(Collected data)
______________________________

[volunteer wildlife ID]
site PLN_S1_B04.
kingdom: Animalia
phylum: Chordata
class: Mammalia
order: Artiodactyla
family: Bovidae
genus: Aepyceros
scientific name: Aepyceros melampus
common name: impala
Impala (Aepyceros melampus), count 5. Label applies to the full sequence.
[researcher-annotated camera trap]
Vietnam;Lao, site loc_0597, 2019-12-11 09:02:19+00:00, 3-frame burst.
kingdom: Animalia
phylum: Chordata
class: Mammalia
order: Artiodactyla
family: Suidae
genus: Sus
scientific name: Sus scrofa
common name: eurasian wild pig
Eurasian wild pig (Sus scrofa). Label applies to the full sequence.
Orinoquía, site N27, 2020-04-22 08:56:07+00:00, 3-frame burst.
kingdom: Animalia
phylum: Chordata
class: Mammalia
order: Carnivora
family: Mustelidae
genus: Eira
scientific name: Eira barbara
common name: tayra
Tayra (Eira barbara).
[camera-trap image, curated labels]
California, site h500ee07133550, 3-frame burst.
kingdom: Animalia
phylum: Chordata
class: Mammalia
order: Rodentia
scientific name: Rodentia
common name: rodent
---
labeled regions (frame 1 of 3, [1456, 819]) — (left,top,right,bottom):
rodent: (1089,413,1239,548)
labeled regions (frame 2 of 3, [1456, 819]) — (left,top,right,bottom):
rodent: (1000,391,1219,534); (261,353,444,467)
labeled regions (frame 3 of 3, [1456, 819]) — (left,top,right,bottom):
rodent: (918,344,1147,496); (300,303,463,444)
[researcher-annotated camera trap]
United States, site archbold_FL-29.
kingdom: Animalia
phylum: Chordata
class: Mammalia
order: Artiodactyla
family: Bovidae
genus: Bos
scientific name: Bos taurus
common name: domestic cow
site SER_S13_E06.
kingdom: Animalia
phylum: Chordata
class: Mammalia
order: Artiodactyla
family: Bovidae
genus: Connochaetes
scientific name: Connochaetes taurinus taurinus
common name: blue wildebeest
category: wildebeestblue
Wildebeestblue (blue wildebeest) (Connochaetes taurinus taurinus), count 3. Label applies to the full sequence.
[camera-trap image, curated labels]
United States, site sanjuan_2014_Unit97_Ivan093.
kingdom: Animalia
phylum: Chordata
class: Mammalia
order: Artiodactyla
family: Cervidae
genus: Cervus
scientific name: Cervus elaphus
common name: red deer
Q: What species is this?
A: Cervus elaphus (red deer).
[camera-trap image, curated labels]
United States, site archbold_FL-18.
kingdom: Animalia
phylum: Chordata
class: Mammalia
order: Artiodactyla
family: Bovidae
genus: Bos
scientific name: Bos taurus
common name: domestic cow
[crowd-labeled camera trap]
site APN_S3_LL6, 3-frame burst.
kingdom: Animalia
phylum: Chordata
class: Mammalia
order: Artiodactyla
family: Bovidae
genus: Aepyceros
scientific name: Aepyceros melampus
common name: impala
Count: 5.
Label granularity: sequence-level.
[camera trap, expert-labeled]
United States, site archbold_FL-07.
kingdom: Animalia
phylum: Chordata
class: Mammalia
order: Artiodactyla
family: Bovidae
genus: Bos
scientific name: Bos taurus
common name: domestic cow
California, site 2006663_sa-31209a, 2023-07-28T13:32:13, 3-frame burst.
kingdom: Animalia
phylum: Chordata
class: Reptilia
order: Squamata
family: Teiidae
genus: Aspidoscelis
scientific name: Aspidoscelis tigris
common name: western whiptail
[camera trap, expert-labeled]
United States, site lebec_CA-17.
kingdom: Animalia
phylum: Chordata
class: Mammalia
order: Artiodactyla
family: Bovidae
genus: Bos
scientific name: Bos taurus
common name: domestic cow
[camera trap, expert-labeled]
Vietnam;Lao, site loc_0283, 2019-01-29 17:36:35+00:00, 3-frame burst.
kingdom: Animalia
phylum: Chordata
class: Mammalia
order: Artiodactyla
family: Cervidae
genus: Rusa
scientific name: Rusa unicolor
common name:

______________________________

Every line above should be written out again, unchanged.

[volunteer wildlife ID]
site PLN_S1_B04.
kingdom: Animalia
phylum: Chordata
class: Mammalia
order: Artiodactyla
family: Bovidae
genus: Aepyceros
scientific name: Aepyceros melampus
common name: impala
Impala (Aepyceros melampus), count 5. Label applies to the full sequence.
[researcher-annotated camera trap]
Vietnam;Lao, site loc_0597, 2019-12-11 09:02:19+00:00, 3-frame burst.
kingdom: Animalia
phylum: Chordata
class: Mammalia
order: Artiodactyla
family: Suidae
genus: Sus
scientific name: Sus scrofa
common name: eurasian wild pig
Eurasian wild pig (Sus scrofa). Label applies to the full sequence.
Orinoquía, site N27, 2020-04-22 08:56:07+00:00, 3-frame burst.
kingdom: Animalia
phylum: Chordata
class: Mammalia
order: Carnivora
family: Mustelidae
genus: Eira
scientific name: Eira barbara
common name: tayra
Tayra (Eira barbara).
[camera-trap image, curated labels]
California, site h500ee07133550, 3-frame burst.
kingdom: Animalia
phylum: Chordata
class: Mammalia
order: Rodentia
scientific name: Rodentia
common name: rodent
---
labeled regions (frame 1 of 3, [1456, 819]) — (left,top,right,bottom):
rodent: (1089,413,1239,548)
labeled regions (frame 2 of 3, [1456, 819]) — (left,top,right,bottom):
rodent: (1000,391,1219,534); (261,353,444,467)
labeled regions (frame 3 of 3, [1456, 819]) — (left,top,right,bottom):
rodent: (918,344,1147,496); (300,303,463,444)
[researcher-annotated camera trap]
United States, site archbold_FL-29.
kingdom: Animalia
phylum: Chordata
class: Mammalia
order: Artiodactyla
family: Bovidae
genus: Bos
scientific name: Bos taurus
common name: domestic cow
site SER_S13_E06.
kingdom: Animalia
phylum: Chordata
class: Mammalia
order: Artiodactyla
family: Bovidae
genus: Connochaetes
scientific name: Connochaetes taurinus taurinus
common name: blue wildebeest
category: wildebeestblue
Wildebeestblue (blue wildebeest) (Connochaetes taurinus taurinus), count 3. Label applies to the full sequence.
[camera-trap image, curated labels]
United States, site sanjuan_2014_Unit97_Ivan093.
kingdom: Animalia
phylum: Chordata
class: Mammalia
order: Artiodactyla
family: Cervidae
genus: Cervus
scientific name: Cervus elaphus
common name: red deer
Q: What species is this?
A: Cervus elaphus (red deer).
[camera-trap image, curated labels]
United States, site archbold_FL-18.
kingdom: Animalia
phylum: Chordata
class: Mammalia
order: Artiodactyla
family: Bovidae
genus: Bos
scientific name: Bos taurus
common name: domestic cow
[crowd-labeled camera trap]
site APN_S3_LL6, 3-frame burst.
kingdom: Animalia
phylum: Chordata
class: Mammalia
order: Artiodactyla
family: Bovidae
genus: Aepyceros
scientific name: Aepyceros melampus
common name: impala
Count: 5.
Label granularity: sequence-level.
[camera trap, expert-labeled]
United States, site archbold_FL-07.
kingdom: Animalia
phylum: Chordata
class: Mammalia
order: Artiodactyla
family: Bovidae
genus: Bos
scientific name: Bos taurus
common name: domestic cow
California, site 2006663_sa-31209a, 2023-07-28T13:32:13, 3-frame burst.
kingdom: Animalia
phylum: Chordata
class: Reptilia
order: Squamata
family: Teiidae
genus: Aspidoscelis
scientific name: Aspidoscelis tigris
common name: western whiptail
[camera trap, expert-labeled]
United States, site lebec_CA-17.
kingdom: Animalia
phylum: Chordata
class: Mammalia
order: Artiodactyla
family: Bovidae
genus: Bos
scientific name: Bos taurus
common name: domestic cow
[camera trap, expert-labeled]
Vietnam;Lao, site loc_0283, 2019-01-29 17:36:35+00:00, 3-frame burst.
kingdom: Animalia
phylum: Chordata
class: Mammalia
order: Artiodactyla
family: Cervidae
genus: Rusa
scientific name: Rusa unicolor
common name:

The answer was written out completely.